ME: Not one. You can't say the same thing about your father.

I added that last little bit simply so she would continue to believe that I was the superior driver in the family. It's a female thing. Then she said something so touching, so sweet, so honeyed that I thought I'd need a big glass of milk to wash it down.

"Then that's my goal too. To be just like you and be a good driver."

Uh huh. That should have been my first clue .

Then she left. With my vehicle. With instructions to go to the library and then come home.

Stephanie has what is called an Intermediate License. This means that she can drive a vehicle with other people in the car if they are members of her immediate family. We wouldn't let her drive her cousins last week. We believe in obeying the law.

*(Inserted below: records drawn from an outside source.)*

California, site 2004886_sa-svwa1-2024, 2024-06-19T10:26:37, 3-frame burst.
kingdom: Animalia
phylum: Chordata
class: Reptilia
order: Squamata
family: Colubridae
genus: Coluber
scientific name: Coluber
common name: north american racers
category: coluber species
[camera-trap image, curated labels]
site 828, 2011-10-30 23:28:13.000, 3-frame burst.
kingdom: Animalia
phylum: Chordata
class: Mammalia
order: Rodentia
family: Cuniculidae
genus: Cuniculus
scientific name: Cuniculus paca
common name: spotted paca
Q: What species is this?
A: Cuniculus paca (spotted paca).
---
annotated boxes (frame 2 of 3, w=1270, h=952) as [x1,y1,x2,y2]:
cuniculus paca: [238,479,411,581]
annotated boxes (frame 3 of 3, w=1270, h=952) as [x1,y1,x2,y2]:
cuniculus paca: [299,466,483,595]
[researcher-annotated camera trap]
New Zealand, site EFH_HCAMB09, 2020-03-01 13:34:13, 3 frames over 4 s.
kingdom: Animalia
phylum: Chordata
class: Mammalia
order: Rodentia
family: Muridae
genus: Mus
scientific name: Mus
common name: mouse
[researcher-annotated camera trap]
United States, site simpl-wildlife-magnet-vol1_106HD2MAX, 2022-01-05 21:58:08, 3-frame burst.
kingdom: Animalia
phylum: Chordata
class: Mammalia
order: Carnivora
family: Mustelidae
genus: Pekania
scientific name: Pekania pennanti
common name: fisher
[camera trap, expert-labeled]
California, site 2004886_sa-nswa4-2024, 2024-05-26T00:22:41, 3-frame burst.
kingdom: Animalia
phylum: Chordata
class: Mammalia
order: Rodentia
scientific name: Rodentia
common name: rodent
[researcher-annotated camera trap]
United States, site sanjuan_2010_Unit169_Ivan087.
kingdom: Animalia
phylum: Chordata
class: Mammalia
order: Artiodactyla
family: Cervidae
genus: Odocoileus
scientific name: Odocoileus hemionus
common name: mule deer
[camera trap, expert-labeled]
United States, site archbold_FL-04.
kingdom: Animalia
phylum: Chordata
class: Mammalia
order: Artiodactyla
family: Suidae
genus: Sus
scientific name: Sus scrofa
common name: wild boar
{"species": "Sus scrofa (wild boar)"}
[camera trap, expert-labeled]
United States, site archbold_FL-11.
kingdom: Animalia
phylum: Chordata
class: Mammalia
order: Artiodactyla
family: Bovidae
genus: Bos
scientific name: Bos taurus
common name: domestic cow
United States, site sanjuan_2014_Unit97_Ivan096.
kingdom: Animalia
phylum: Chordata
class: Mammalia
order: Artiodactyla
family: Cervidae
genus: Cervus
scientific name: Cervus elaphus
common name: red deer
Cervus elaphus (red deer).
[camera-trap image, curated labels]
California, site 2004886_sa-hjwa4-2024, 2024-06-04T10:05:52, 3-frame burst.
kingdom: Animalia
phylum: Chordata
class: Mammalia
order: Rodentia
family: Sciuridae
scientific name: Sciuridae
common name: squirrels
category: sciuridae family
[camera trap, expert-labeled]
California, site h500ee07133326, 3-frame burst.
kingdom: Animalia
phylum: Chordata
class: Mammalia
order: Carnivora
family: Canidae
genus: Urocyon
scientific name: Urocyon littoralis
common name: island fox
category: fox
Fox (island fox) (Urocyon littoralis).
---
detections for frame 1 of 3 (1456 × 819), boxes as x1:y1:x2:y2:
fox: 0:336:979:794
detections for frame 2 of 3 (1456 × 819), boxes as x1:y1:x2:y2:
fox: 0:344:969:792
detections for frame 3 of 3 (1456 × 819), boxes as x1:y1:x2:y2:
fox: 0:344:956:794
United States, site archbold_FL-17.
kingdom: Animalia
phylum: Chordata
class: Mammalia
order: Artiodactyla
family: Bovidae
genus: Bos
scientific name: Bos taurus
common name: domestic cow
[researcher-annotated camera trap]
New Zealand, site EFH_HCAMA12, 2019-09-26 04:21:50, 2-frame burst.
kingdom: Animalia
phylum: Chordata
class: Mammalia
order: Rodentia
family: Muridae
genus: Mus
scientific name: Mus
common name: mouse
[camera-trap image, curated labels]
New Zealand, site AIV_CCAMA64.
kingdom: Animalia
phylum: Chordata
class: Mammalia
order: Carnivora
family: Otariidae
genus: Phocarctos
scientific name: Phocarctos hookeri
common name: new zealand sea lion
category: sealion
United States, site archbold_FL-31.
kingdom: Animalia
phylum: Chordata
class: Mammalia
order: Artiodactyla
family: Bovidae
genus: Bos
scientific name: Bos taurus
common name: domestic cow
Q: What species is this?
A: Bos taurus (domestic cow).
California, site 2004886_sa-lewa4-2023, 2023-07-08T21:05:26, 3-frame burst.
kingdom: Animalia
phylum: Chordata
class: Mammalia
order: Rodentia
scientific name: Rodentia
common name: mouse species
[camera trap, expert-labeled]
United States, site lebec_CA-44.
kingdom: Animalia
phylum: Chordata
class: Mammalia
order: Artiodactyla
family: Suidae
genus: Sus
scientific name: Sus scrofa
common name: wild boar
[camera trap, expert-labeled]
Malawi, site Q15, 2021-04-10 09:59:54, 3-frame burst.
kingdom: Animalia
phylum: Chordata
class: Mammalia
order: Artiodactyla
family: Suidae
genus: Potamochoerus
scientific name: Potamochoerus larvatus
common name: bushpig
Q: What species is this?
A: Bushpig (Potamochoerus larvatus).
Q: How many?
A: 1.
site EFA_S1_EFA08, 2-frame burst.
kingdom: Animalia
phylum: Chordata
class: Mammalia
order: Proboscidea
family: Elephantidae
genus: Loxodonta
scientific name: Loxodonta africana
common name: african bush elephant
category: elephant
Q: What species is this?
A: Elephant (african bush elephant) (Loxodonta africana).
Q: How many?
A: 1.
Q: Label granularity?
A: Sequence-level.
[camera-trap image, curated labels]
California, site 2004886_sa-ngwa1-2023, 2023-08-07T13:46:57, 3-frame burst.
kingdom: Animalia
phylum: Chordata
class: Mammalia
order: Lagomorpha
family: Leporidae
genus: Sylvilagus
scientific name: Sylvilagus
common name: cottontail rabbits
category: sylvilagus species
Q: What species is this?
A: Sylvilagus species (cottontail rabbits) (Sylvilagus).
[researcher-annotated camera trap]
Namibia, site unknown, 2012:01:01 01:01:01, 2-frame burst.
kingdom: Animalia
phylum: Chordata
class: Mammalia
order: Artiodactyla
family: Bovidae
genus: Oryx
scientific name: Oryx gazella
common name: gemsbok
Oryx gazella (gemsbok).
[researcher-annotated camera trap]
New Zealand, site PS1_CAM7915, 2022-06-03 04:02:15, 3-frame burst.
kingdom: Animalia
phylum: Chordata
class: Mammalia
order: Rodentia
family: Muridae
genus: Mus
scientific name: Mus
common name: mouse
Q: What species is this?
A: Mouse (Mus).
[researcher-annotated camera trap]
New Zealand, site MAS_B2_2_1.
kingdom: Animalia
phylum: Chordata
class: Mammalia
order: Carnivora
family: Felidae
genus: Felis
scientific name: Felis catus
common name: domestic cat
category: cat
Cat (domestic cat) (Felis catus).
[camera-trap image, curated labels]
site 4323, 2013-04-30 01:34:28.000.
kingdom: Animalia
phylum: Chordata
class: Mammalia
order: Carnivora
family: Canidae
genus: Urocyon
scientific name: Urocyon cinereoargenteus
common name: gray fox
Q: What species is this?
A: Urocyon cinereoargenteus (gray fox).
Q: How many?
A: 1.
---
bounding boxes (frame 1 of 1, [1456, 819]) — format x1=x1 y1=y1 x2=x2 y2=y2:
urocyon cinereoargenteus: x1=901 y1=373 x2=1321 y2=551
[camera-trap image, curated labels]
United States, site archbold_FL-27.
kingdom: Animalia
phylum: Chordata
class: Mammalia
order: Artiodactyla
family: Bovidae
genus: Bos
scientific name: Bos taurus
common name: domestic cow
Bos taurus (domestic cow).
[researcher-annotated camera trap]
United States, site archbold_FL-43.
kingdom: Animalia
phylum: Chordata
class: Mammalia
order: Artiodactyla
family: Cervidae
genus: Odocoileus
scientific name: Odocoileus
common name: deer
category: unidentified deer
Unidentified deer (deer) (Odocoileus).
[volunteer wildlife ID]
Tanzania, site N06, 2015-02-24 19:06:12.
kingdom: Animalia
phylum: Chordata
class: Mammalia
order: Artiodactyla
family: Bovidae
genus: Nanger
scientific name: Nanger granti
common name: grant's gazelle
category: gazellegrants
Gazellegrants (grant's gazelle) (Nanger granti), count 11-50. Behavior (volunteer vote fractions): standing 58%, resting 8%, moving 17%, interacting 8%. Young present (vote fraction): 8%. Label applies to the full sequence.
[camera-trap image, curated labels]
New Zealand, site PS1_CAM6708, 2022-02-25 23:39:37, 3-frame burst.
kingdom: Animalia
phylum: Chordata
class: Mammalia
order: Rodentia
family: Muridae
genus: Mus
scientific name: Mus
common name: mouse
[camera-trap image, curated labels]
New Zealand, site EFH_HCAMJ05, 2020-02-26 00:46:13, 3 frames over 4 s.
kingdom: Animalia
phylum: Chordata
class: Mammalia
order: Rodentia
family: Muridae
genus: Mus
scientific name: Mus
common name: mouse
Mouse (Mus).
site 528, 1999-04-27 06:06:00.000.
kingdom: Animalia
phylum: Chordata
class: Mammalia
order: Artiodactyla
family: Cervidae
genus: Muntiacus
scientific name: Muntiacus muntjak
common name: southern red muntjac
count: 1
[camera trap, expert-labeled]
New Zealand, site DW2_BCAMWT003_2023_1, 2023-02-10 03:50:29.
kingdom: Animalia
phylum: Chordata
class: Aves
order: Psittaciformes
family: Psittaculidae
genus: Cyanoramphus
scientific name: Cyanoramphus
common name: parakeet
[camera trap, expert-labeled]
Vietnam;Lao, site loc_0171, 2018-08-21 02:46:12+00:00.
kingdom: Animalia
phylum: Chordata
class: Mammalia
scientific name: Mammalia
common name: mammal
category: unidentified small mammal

It appears we neglected to instill that whole obey-the-law thing in our teenage mutant driver. Her father spied her as he was driving home from work and noticed that there was one, perhaps two other people in the vehicle with her. They were eating DQ Blizzards. One of them tried to crouch down and hide after our daughter recognized her father's pickup truck beside her on the road.

When he informed me of what he'd seen, I immediately dialed Stephanie's cellphone.

ME: "Where are you?"

HER: Fred Meyer's.

ME: Who is with you?

HER: No one.

ME: Your father says he saw someone in the van with you.

HER: Well, I have an orange construction cone in the back. He probably thought that was a person. I swear there isn't anyone with me, Mom!

Riiiiight. A Blizzard-eating construction cone with the flexibility to bend at the waist and hide from passers-by. Who knew that construction cones were sentient beings?

I hung up and phoned three of the friends that my husband thought he saw. The first two had been home the entire time, with their mother's corroborating testimony. The third teenage girl wasn't as convincing, and there was no mother to back up her story. She certainly didn't sound like an orange construction cone to me, but it's difficult to tell with teenagers these days.

When the offending daughter finally arrived home, we sat her down and told her that we'd ask her one more time. Was there someone in the car with her?

Of course there wasn't! It was the construction cone! She wouldn't break the rules! How could we impugn her honor in such a fashion?

"I'm going to ask you one more time. And before you answer, consider whether or not you'd like to lose your license for a week or for a month. The choice is yours. "

They hate it when you're all calm and reasonable. This is why I do it.

After an eternity filled with various facial expressions and mental contortions, she finally admitted the truth. The construction cone wasn't eating an Oreo Blizzard. It was her friend Brittany. Now I can relax and not worry about inanimate objects suddenly springing to life and eating in my van.

I also don't have to worry about losing my vehicle for the next week. She handed over her license to us and left the room in a huff. An Oreo Blizzard-scented huff. Her father and I sat there for a moment in silence.

"You know, I'd probably have done the same thing at her age," whispered my husband. I agreed that I would also perhaps have done the same thing. We both giggled furiously, then put our parental game faces back on and went back to work.